In the Summer of that very year the two men, along with one of Eagan’s associates named Bob Beyus, started pitching their idea and seeking to form a foundation for the sports channel they had already named ESPN. They talked to both reporters and representatives from local cable operators but were met with mostly underwhelming and unenthusiastic responses. Those who Bill, Eagan, and Beyus spoke to said that the idea was too expensive and impractical, and by the end of a conference Beyus stepped out.
Despite the road blocks and skepticism Bill and Eagan did not give up and their business was on its feet in that same year, 1978. On July 14th the network was incorporated and the fee for it was $91. The fight to establish ESPN was not yet completely over, however, as the trio needed a way to broadcast their channel. At this time fewer than 20% of homes even received cable, and satellite was a new idea that many, including the trio, were somewhat unfamiliar with. Upon inquiring they discovered that if they used satellite not only would they be able to broadcast ESPN across the country it would also be cheaper than using the land lines in Connecticut. It made it easier for them to decide to purchase a transponder for the satellite.

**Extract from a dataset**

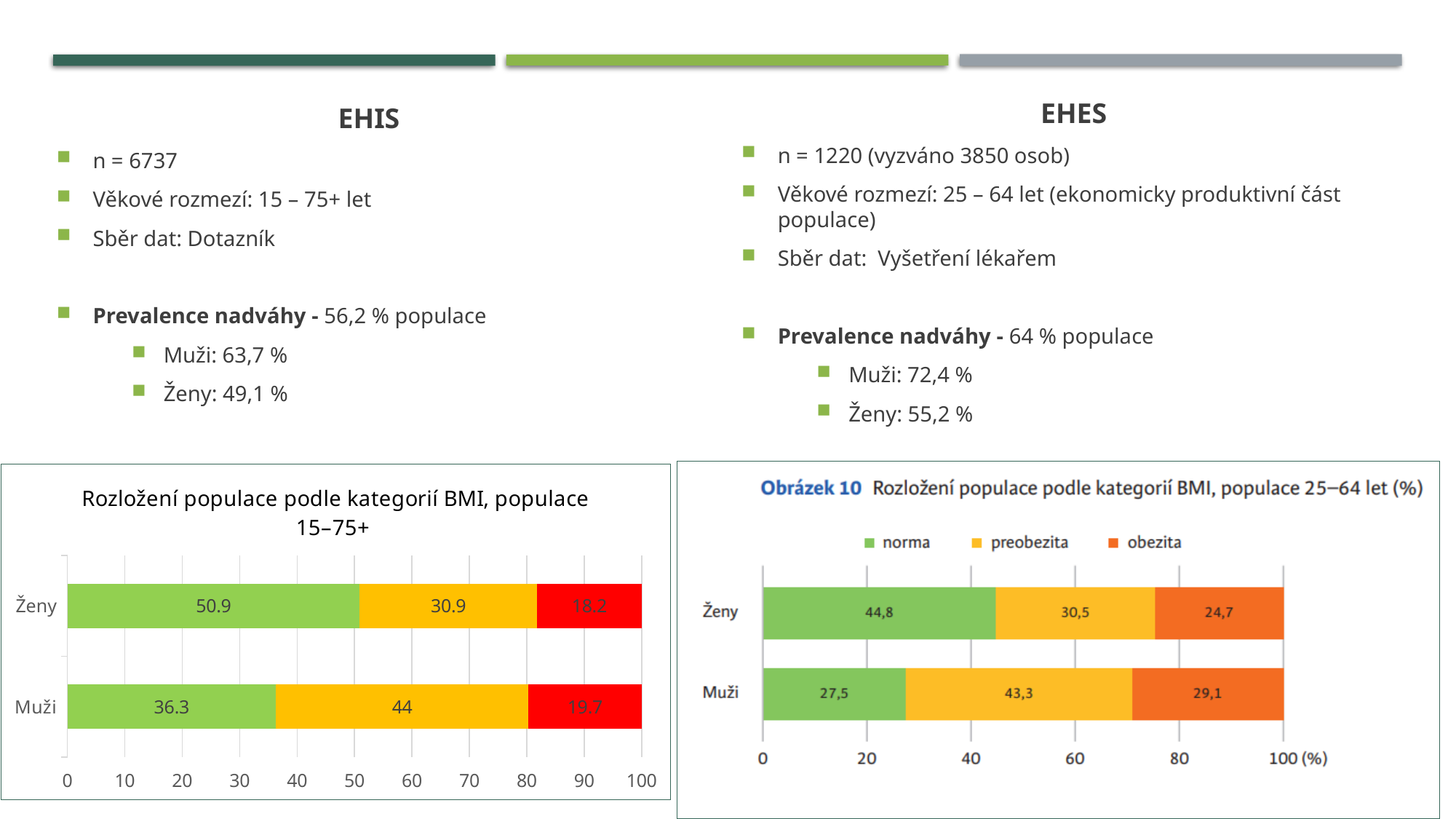
In the left chart (populace 15–75+), what is the value of the yellow segment for Muži? 44 In the left chart (populace 15–75+), what is the value of the red segment for Ženy? 18.2 In the left chart (populace 15–75+), what is the value of the green segment for Ženy? 50.9 What kind of chart is the left chart (populace 15–75+)? Stacked bar chart In the left chart (populace 15–75+), which is larger: the red segment for Muži or the red segment for Ženy? Muži In the right chart (Obrázek 10, populace 25–64 let), what is the norma value for Muži? 27,5 How many series does the legend of the right chart (Obrázek 10, populace 25–64 let) list? 3 In the left chart (populace 15–75+), what is the difference between the green segment for Ženy and the green segment for Muži? 14.6 In the right chart (Obrázek 10, populace 25–64 let), what is the obezita value for Ženy? 24,7 In the left chart (populace 15–75+), how many categories are shown on the vertical axis? 2 In the right chart (Obrázek 10, populace 25–64 let), what is the difference between the obezita values for Muži and Ženy? 4,4 In the right chart (Obrázek 10, populace 25–64 let), which category has the higher preobezita value, Ženy or Muži? Muži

Of course being able to broadcast to the entire country also meant Rasmussen and Eagan would need to tweak their initial idea. Bill and Scott both agreed that, all day, for 24 hours they would play sports, have a short sports show every night, and also hire sportscasters who would travel about the nation. Together they put $30,000 forward for the transponder. The group settled in Bristol, buying land there for $18,000.
Together Bill and Scott received financial aid from J. B. Doherty and K. S. Sweet Associates but it was not on a permanent basis so they set out in search of other investors. In 1979 Getty Oil Company agreed to invest. They had another challenges at hand, too—securing legal rights to professional sports. Bill decided to get a deal with the National Collegiate Athletics Association and on March 14th a contract was made official between ESPN and NCAA.
The 1979 NCAA Men’s Division I Basketball Tournament was watched by millions, and even though ESPN would not launch for six more months, the basketball tournament is often credited with helping to boost ESPN into success. After the tournament many viewers phoned in to their cable providers and asked to have the channel which showed basketball—and of course that was ESPN. In May of 1979 more success was on the table. Not only did Getty Oil Company provide a whooping $15 million, ESPN and Anheuser-Busch also came to an agreement which lead to the largest advertising contract which had ever existed in cable television history. It was valued at $1.38 million.
Slowly the Rasmussens were being overthrown by Evey, the vice president of Getty Oil Company. Without the knowledge of Bill Rasmussen Evey hired Chet Simmons to be the first president of ESPN. About 30,000 viewers watched the big launch of ESPN on September 7th, 1979. At the very same time ESPN debuted its first SportsCenter Telecast and Lee Leonard spoke out to sports fans telling them ESPN was essentially sports lover’s heaven.